Upon booting up 36 Fragments of Midnight, I was initially quite pleased with what the game appeared to offer.
I was greeted by a charming silhouette art style reminiscent of Limbo and the like, some soothing piano music at the title screen, and a cute little protagonist in the form of a luminescent box with eyes. Unfortunately, it didn’t take long at all for my intrigue to transform into disappointed disinterest.
And then I beat the game in around five minutes. With no replay value, all I can do is play the game again.
Each attempt at completing this bite-sized game begins the same way: on-screen text prompts the player to locate and collect 36 star fragments that are scattered throughout the procedurally-generated game world before returning to the starting point. Hampering the progress of Midnight, the aforementioned luminescent box with eyes, are the standard obstacles found in most platformers these days – spikes, lasers, moving saws, and the like.
Starting fresh scrambles the game world in a manner that initially seems promising, but before long I noticed similar patterns in the appearance of map sections. The areas surrounding each star fragment aren’t even randomly generated at all, so even if adjacent sections of the game world are different, the process of obtaining each fragment remains the same. It all adds up to equal some boring and repetitive platforming. Midnight’s platforming repertoire is also quite limited, forcing the player to make due with only movement, single jumps, and double jumps. That being said, what the player can do feels good, with movement and jumping feeling snappy and responsive.
To collect all 36 fragments, you won’t only be moving horizontally to different map sections, but also vertically. Herein lies another issue with 36 Fragments of Midnight’s design: moving to a new map from the top or bottom of the screen is a jarring process, and no insight is given to the type of platform you’ll next come into contact with. It could be safe, or it could be spikes – you don’t know until the map moves, and by then it’s too late to do anything about it.

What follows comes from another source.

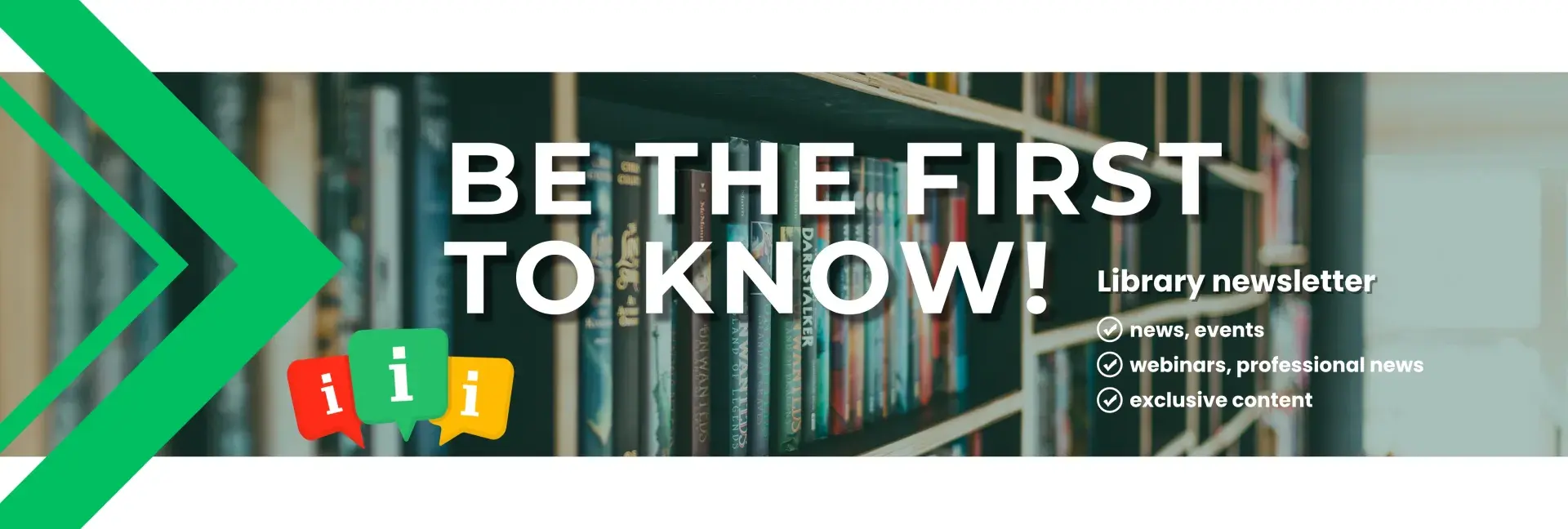 Be the first  to know! Subscribe to our newsletter!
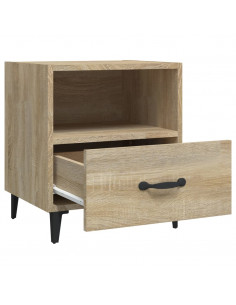 Comodini 2 pz Rovere Sonoma in Legno Multistrato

I also soon realised that the enjoyable piano music from the title screen was only present in one other location – the game over screen. While actually searching for star fragments, the only sound effects you’re likely to hear are the sounds of wind blowing with the occasional sprinkle of noises resembling chimes. It leaves the game world feeling vapid and empty.
Given that 36 Fragments of Midnight can be completed in as short as five minutes or so and that every subsequent playthrough is just doing the same thing over again, there really isn’t anything justifying the price of admission. Everything here (which isn’t much) suggests that you go elsewhere to get your platforming fix.